5 biggest differences of Web 3.0 compared to Web 2.0

Blog 43
Web 3.0 is a new concept to us. it is an upgrade from Web 2.0 but very different in nature, so what are those?

We must have heard a lot about Web 3.0 along with the rise of Blockchain technology in recent times. This is the future development direction of the Internet, playing an important role in the direction of technology companies. Even the big companies like Google, Facebook, Amazon, etc. are also preparing for the landing of this coming Web 3.0 era.

The essence of the Web 2.0 platform is the concentration of information and data on large servers such as Google and Facebook. From there, these companies can create their own ecosystems, manipulating users based on the collected data. Although it is still not clear how the big companies are preparing, but we can partly understand its benefits and disadvantages through 5 differences between Web 3.0 and Web 2.0 below.

(A data center of Google)

1. Decentralized platform

The way Web 3.0 works is based on Blockchain, which means that the data that exists on the Internet does not need to be concentrated on a central server of a certain provider. In other words, no one nor organization do own all the information and processing capabilities in the network at the same time. Instead, it is decentralized and spread across multiple entities. This means that no one can control or completely change the ecosystem of the network on their own.

(Data centralization varies from platform to platform)

Information of Blockchain transactions are available to everyone in the network in the form of a distributed ledger. If a transaction in any given block is changed, deleted or added, that block will be rejected by the rest of the network, which makes it very secure and reliable.


2. Semantic web

Semantic web (Semantic network) is a concept that has been around since 2001, proposed by Tim Berners-Lee.

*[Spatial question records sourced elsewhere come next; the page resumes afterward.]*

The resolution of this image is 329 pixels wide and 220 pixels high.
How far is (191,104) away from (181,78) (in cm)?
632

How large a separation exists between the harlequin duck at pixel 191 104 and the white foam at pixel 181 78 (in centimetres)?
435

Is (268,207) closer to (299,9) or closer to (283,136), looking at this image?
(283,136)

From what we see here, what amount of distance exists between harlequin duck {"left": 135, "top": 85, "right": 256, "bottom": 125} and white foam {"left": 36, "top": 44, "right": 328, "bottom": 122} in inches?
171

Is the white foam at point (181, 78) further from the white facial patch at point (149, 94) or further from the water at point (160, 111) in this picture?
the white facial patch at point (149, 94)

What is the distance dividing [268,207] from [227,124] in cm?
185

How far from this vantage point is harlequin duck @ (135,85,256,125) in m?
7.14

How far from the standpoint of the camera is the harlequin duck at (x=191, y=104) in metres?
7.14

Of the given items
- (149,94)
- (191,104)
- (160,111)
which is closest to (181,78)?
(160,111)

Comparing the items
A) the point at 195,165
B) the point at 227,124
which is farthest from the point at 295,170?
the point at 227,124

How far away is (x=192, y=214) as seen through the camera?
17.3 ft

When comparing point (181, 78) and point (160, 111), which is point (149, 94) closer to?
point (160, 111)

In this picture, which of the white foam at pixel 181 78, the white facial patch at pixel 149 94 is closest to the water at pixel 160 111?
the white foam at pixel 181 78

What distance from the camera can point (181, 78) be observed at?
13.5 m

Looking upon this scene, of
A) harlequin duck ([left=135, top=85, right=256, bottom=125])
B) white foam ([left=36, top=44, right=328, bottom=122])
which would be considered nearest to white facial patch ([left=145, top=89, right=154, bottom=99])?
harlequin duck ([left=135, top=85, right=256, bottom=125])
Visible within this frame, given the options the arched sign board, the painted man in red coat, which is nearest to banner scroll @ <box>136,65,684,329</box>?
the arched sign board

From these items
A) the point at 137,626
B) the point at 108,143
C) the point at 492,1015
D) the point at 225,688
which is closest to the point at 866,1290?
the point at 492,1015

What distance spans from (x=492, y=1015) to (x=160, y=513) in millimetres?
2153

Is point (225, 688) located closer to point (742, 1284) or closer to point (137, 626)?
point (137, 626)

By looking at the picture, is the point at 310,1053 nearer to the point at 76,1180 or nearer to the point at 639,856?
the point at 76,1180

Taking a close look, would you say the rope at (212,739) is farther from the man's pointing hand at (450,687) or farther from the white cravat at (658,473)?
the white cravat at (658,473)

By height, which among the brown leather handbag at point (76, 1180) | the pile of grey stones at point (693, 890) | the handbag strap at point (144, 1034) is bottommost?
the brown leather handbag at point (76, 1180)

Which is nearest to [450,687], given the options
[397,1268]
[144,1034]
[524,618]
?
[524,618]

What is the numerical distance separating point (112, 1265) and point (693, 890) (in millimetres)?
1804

This is not a separate Web but a network of linked information such that they can be easily processed by computers, but not by humans.

Data on the Internet are diverse concepts, containing different amounts of information and contexts, creating unique entities. The current Web 2.0 limitation makes it difficult to identify these entities. When this information is not optimized for computer analysis, it still has to be screened by humans. The Semantic web has the ability to determine the meaning of information and separate it from other entities. Thus allowing computers and humans to collaborate better.


(E.g diagram of Semantic web)


3. Connect abilities

Because it is no longer through a third party to access information, the "barrier" of data exchange between computers is removed. Web 3.0 services do not have a fixed server, so they can work anytime, anywhere. This activity indirectly supports the Semantic Web, making the Internet smarter and easier to connect to the right target.

An equally important factor is the ability to secure between computers. Currently, websites on the Web 2.0 platform are still using security tools or 3rd party security certificates such as: Nmap, SQLmap, SSL/TLS, etc. These tools still perform very good reliability by now but for a future where Web 3.0 is present, these technologies will no longer be necessary.